_REQUIREMENT A_.
Find every line in the records that contains the word "poster", and copy each of those lines. Case counts.
** START TEXT TO READ **
I have seldom read any books which talk about the city I grew up in. As a Cardiff boy through and through since 2000, and one from a fairly calm neighbourhood, my perception of the city colloquially known as ‘The Diff’ has always been that of a civilised city. Far from those mucky violent cities such as London or Birmingham or Manchester, Cardiff – I believed – was a rare exception and proof that when people come together they can exist harmoniously.
I won’t say that I retain that view now; certainly I do not believe that all people treat others equally or with respect. I definitely know better than to think Cardiff some idyllic little city where they film Doctor Who. Cardiff might not be the most dangerous city in the world but it has had its time in the dark.
It wasn’t so long ago that Cardiff’s now splendid bay was once Cardiff Docks. And before that it was Tiger Bay, home and port to all sorts of sailors of the seven seas. Far from the waterfront of restaurants and pubs, this was once a land of adventure and mystery which inspired intrigue all over South Wales and brought in crowds as far away as Merthyr to spend just a night in this most legendary part of my home town.
Or so John L. Williams writes. It’s his book Bloody Valentine (1988) that’s inspired me to take a renewed interest in Cardiff as more than just a city where I was raised, but a city where legends were made. It’s sad that amongst these great stories of pirates like Captain Morgan and legendary boozers like the Custom House there’s a tale of tragedy and injustice, as relevant to today as it was then. It is one of the greatest acts of injustice to occur in Cardiff’s recent history – the murder of Lynette White, and the false conviction of the Cardiff Three.
It all goes back to 1984 in Butetown, a neighbourhood with a rich history of Black and Asian communities that exists just west of Cardiff’s city centre. This was back when Butetown was more than a walled off area just outside the city centre and a thriving, if not slightly criminal, heart for many of the Black and Asian communities in Cardiff. It was a place known for its gambling dens, its drug dealing, its foreign foods and spices and, unfortunately, where a person could buy someone’s time and body for less than a tenner.
Here was where Lynette lived as an escort on the street, hustling her way from day to day, until one day someone decided, in all their petty cruelty, that, for the sake of a few quid, she deserved to be brutally hacked apart. The murderer, Jeffrey Gafoor, was caught and convicted in 2002. As he tells it, after going to Lynette but deciding against her services at the last minute, he demanded his money back. Lynette refused, and so Gafoor hacked and stabbed her more than eighty times.
Gafoor deserved his sentence and more, but he wasn’t the police’s first suspect. Far from going with the evidence, the police at the time used the cohesion of false witnesses and the relentless bullying of their prime suspect to frame five Black and Asian men. Of these five, three were convicted; Yusef Abdullahi, Tony Paris and Stephen Miller, the latter being Lynette’s boyfriend and pimp. All five had connections to the criminal element, none were innocent of any crime. And yet not one of them was a murderer. They were, however, non-whites, and that was seemingly good enough for a Caucasian crowd of jurors from Swansea to sentence 60% of those the police arrested to prison (where they had already spent two years awaiting their trial).
** END TEXT TO READ **
** START RECORD EXCERPTS **
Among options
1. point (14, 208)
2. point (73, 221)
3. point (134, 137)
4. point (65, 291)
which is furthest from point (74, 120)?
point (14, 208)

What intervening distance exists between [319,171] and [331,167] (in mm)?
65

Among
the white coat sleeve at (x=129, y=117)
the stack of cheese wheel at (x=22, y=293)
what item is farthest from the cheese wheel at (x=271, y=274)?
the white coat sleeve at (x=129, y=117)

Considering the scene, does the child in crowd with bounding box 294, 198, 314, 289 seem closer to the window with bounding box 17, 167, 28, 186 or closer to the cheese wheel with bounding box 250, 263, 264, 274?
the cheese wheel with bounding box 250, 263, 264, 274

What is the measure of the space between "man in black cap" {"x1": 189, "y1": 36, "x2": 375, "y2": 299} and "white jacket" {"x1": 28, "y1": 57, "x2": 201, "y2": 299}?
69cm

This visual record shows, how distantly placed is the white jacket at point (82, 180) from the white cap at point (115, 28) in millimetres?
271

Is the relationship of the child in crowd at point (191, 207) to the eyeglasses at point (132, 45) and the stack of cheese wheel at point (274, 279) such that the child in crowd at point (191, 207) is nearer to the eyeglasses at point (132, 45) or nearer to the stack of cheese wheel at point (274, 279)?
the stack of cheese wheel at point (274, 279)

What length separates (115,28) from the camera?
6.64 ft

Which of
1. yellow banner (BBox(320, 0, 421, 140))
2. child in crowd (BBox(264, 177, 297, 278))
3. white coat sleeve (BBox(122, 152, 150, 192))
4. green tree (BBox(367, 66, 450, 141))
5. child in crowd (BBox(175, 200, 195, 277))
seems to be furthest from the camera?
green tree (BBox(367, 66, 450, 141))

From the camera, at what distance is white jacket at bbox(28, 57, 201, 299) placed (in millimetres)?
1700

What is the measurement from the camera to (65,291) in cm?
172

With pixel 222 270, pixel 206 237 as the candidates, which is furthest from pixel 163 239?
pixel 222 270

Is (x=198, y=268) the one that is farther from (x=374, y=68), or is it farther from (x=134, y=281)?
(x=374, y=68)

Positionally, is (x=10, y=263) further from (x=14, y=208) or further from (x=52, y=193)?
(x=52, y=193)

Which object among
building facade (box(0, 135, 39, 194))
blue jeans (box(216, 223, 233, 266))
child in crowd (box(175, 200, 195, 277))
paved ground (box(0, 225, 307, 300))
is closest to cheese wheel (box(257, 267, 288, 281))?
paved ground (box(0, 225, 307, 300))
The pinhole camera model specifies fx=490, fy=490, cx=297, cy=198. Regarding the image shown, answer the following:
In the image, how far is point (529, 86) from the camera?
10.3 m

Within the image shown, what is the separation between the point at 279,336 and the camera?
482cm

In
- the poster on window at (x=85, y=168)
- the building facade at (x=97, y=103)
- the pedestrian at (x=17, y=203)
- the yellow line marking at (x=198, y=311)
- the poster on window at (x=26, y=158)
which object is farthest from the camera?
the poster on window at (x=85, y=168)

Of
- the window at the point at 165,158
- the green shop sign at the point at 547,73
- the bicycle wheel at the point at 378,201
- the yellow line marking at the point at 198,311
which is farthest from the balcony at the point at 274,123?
** END RECORD EXCERPTS **
_REQUIREMENT B_.
In the piece about Cardiff, what year was Jeffrey Gafoor caught and convicted?

_FULL RESPONSE A_.
- the poster on window at (x=85, y=168)
- the poster on window at (x=26, y=158)
the poster on window at (x=85, y=168)

_FULL RESPONSE B_.
2002